*Exercise requirements*. Reproduce the stretch of the FlyDSL text from "# Create tiled" through "the execution hierarchy." word for word.

*Text provided*.
Easy-to-use compilation pipeline:

from flydsl.compiler.pipeline import Pipeline

# Build and run optimization pipeline
pipeline = (
    Pipeline()
    .flir_to_standard()
    .canonicalize()
    .cse()
    .rocdl_attach_target(chip="gfx942")
    # convert-gpu-to-rocdl must run under gpu.module
    .Gpu(Pipeline().convert_gpu_to_rocdl(runtime="HIP"))
    .gpu_to_llvm()
    .lower_to_llvm()
    .gpu_module_to_binary(format="bin")
)

binary_module = pipeline.run(module)

⚙️ Hierarchical Kernel Control

FLIR keeps the tiling hierarchy explicit across block, warp, thread, and instruction scopes:

# Define thread and value layouts
thr_layout = flir.make_ordered_layout((THR_M, THR_N), order=(1, 0))
val_layout = flir.make_ordered_layout((VAL_M, VAL_N), order=(1, 0))

# Create tiled copy with vectorized atoms
copy_atom = flir.make_copy_atom(T.f32(), vector_size=8)
tiled = flir.make_tiled_copy_tv(copy_atom, thr_layout, val_layout,
                                thr_shape=(THR_M, THR_N), val_shape=(VAL_M, VAL_N))

# Partition tensor across blocks and threads
tensor_A = flir.make_tensor(A, shape=(M, N), strides=(N, 1))
tiles = flir.zipped_divide(tensor_A, (THR_M * VAL_M, THR_N * VAL_N))
blk_tile = tiles[(flir.block_idx("y"), flir.block_idx("x"))]
thr_tile = tiled.get_slice(tid_linear).partition_S(blk_tile)

With per-level partitions, you can allocate register fragments, emit predicate masks, and schedule MFMA/vector instructions while retaining full knowledge of the execution hierarchy.

🧮 Minimal VecAdd Example

This condensed snippet mirrors tests/kernels/test_vec_add.py, showing how to define GPU kernels with tiled copies and fragments:

import flydsl
from flydsl.dialects.ext import flir
import _mlir.extras.types as T

THREADS, TILE, VEC = 256, 8, 4

class VecAddKernel(flir.MlirModule):
    GPU_MODULE_NAME = "vec_kernels"

Collected data:
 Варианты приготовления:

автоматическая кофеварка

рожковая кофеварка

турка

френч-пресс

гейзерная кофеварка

--

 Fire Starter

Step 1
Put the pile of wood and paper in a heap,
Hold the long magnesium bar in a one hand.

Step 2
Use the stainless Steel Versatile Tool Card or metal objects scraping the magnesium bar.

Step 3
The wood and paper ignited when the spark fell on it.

*Result of the task*.
# Create tiled copy with vectorized atoms
copy_atom = flir.make_copy_atom(T.f32(), vector_size=8)
tiled = flir.make_tiled_copy_tv(copy_atom, thr_layout, val_layout,
                                thr_shape=(THR_M, THR_N), val_shape=(VAL_M, VAL_N))

# Partition tensor across blocks and threads
tensor_A = flir.make_tensor(A, shape=(M, N), strides=(N, 1))
tiles = flir.zipped_divide(tensor_A, (THR_M * VAL_M, THR_N * VAL_N))
blk_tile = tiles[(flir.block_idx("y"), flir.block_idx("x"))]
thr_tile = tiled.get_slice(tid_linear).partition_S(blk_tile)

With per-level partitions, you can allocate register fragments, emit predicate masks, and schedule MFMA/vector instructions while retaining full knowledge of the execution hierarchy.